**GIVEN TASK:** Reproduce every one of the items below verbatim, preserving each word, number and punctuation mark.

'''

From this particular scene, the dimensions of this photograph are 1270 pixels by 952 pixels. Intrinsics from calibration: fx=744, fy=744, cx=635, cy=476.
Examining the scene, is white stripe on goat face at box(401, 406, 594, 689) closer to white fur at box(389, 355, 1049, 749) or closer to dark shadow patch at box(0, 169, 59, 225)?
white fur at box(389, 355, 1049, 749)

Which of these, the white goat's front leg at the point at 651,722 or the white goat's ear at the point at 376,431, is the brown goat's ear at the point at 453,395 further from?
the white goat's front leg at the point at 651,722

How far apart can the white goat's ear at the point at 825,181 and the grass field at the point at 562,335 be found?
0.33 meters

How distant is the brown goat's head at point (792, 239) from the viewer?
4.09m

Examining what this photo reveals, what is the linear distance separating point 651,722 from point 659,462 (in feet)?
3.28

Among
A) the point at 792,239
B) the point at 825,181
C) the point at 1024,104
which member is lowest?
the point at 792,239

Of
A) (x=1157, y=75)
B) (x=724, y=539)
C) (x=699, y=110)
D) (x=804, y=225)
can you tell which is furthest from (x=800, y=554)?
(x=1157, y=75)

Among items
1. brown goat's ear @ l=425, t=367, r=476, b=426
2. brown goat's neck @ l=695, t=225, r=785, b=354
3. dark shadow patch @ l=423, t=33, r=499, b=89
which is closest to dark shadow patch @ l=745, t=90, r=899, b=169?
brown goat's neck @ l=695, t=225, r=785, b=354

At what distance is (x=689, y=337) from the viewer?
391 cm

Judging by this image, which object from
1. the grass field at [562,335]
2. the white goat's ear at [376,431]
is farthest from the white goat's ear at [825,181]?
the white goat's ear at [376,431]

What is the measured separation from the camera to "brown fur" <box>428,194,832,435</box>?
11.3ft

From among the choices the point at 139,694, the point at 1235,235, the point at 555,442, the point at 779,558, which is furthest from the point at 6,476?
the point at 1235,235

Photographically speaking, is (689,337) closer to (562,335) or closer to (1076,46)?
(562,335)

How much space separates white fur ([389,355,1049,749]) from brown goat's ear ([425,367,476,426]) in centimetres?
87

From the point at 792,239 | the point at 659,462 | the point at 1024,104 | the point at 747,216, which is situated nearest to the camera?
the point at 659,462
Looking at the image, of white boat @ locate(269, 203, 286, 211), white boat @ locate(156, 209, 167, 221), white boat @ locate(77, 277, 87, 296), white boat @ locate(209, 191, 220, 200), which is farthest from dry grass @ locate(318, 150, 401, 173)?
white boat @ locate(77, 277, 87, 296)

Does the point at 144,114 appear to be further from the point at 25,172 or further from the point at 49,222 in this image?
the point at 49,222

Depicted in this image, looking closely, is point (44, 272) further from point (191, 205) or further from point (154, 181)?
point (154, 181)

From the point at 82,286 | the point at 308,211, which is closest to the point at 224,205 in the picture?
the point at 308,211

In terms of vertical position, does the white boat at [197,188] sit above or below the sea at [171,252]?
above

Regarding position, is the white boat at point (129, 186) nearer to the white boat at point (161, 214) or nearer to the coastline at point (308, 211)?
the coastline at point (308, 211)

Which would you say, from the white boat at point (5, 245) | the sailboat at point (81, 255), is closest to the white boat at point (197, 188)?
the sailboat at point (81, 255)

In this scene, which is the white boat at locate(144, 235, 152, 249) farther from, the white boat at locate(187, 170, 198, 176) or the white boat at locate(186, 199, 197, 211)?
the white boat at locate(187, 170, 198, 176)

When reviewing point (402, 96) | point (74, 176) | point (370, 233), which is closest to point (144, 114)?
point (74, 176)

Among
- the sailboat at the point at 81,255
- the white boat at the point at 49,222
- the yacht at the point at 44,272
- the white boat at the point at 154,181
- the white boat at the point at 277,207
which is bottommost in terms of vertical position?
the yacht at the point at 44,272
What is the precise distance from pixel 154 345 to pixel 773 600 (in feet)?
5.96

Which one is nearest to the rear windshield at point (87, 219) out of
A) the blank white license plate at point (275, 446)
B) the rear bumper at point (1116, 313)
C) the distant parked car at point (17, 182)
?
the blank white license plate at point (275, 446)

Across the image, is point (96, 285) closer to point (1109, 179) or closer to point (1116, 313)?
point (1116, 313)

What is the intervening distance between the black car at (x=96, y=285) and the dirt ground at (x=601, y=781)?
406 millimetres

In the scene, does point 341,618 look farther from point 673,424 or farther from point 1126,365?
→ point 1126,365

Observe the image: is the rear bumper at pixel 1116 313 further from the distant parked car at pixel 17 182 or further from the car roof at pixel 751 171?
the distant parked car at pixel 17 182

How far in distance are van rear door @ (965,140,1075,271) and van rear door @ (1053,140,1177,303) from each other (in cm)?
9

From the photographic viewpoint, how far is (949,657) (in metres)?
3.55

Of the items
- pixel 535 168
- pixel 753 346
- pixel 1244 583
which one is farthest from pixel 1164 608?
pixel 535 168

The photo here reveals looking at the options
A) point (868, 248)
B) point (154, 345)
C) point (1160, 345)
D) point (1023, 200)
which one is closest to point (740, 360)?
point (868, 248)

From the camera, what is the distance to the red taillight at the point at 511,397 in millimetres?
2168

'''

**EXERCISE ANSWER:**
From this particular scene, the dimensions of this photograph are 1270 pixels by 952 pixels. Intrinsics from calibration: fx=744, fy=744, cx=635, cy=476.
Examining the scene, is white stripe on goat face at box(401, 406, 594, 689) closer to white fur at box(389, 355, 1049, 749) or closer to dark shadow patch at box(0, 169, 59, 225)?
white fur at box(389, 355, 1049, 749)

Which of these, the white goat's front leg at the point at 651,722 or the white goat's ear at the point at 376,431, is the brown goat's ear at the point at 453,395 further from?
the white goat's front leg at the point at 651,722

How far apart can the white goat's ear at the point at 825,181 and the grass field at the point at 562,335 be found?
0.33 meters

How distant is the brown goat's head at point (792, 239) from the viewer?
4.09m

Examining what this photo reveals, what is the linear distance separating point 651,722 from point 659,462 (in feet)?
3.28

Among
A) the point at 792,239
B) the point at 825,181
C) the point at 1024,104
which member is lowest?
the point at 792,239

Of
A) (x=1157, y=75)
B) (x=724, y=539)
C) (x=699, y=110)
D) (x=804, y=225)
can you tell which is furthest from (x=800, y=554)?
(x=1157, y=75)

Among items
1. brown goat's ear @ l=425, t=367, r=476, b=426
2. brown goat's neck @ l=695, t=225, r=785, b=354
3. dark shadow patch @ l=423, t=33, r=499, b=89
which is closest to dark shadow patch @ l=745, t=90, r=899, b=169?
brown goat's neck @ l=695, t=225, r=785, b=354

At what distance is (x=689, y=337) from the viewer?
391 cm

Judging by this image, which object from
1. the grass field at [562,335]
2. the white goat's ear at [376,431]
is farthest from the white goat's ear at [825,181]?
the white goat's ear at [376,431]

What is the measured separation from the camera to "brown fur" <box>428,194,832,435</box>?
11.3ft

From among the choices the point at 139,694, the point at 1235,235, the point at 555,442, the point at 779,558, which is furthest from the point at 6,476?
the point at 1235,235

Photographically speaking, is (689,337) closer to (562,335) or closer to (1076,46)?
(562,335)

How much space separates white fur ([389,355,1049,749]) from brown goat's ear ([425,367,476,426]) in centimetres?
87

From the point at 792,239 | the point at 659,462 | the point at 1024,104 | the point at 747,216, which is situated nearest to the camera?
the point at 659,462
Looking at the image, of white boat @ locate(269, 203, 286, 211), white boat @ locate(156, 209, 167, 221), white boat @ locate(77, 277, 87, 296), white boat @ locate(209, 191, 220, 200), which is farthest from dry grass @ locate(318, 150, 401, 173)?
white boat @ locate(77, 277, 87, 296)

Does the point at 144,114 appear to be further from the point at 25,172 or further from the point at 49,222 in this image?
the point at 49,222

Depicted in this image, looking closely, is point (44, 272) further from point (191, 205) or further from point (154, 181)?
point (154, 181)

From the point at 82,286 | the point at 308,211, which is closest to the point at 224,205 in the picture?
the point at 308,211

In terms of vertical position, does the white boat at [197,188] sit above or below the sea at [171,252]?
above

Regarding position, is the white boat at point (129, 186) nearer to the white boat at point (161, 214) or nearer to the coastline at point (308, 211)?
the coastline at point (308, 211)

Which would you say, from the white boat at point (5, 245) | the sailboat at point (81, 255), is closest to the white boat at point (197, 188)?
the sailboat at point (81, 255)

In this scene, which is the white boat at locate(144, 235, 152, 249) farther from, the white boat at locate(187, 170, 198, 176) or the white boat at locate(186, 199, 197, 211)?
the white boat at locate(187, 170, 198, 176)

When reviewing point (402, 96) | point (74, 176) | point (370, 233), which is closest to point (144, 114)?
point (74, 176)

Among
- the sailboat at the point at 81,255
- the white boat at the point at 49,222
- the yacht at the point at 44,272
- the white boat at the point at 154,181
- the white boat at the point at 277,207
which is bottommost in terms of vertical position?
the yacht at the point at 44,272
What is the precise distance from pixel 154 345 to pixel 773 600 (in feet)?
5.96

Which one is nearest to the rear windshield at point (87, 219) out of
A) the blank white license plate at point (275, 446)
B) the rear bumper at point (1116, 313)
C) the distant parked car at point (17, 182)
?
the blank white license plate at point (275, 446)

Across the image, is point (96, 285) closer to point (1109, 179) or closer to point (1116, 313)?
point (1116, 313)

What is the intervening distance between the black car at (x=96, y=285) and the dirt ground at (x=601, y=781)?
406 millimetres

In the scene, does point 341,618 look farther from point 673,424 or farther from point 1126,365?
→ point 1126,365

Observe the image: is the rear bumper at pixel 1116 313 further from the distant parked car at pixel 17 182 or further from the car roof at pixel 751 171?
the distant parked car at pixel 17 182

How far in distance are van rear door @ (965,140,1075,271) and van rear door @ (1053,140,1177,303) from each other (in cm)?
9

From the photographic viewpoint, how far is (949,657) (in metres)?
3.55

Of the items
- pixel 535 168
- pixel 753 346
- pixel 1244 583
which one is farthest from pixel 1164 608?
pixel 535 168

The photo here reveals looking at the options
A) point (868, 248)
B) point (154, 345)
C) point (1160, 345)
D) point (1023, 200)
which one is closest to point (740, 360)?
point (868, 248)

From the camera, what is the distance to the red taillight at the point at 511,397 in millimetres?
2168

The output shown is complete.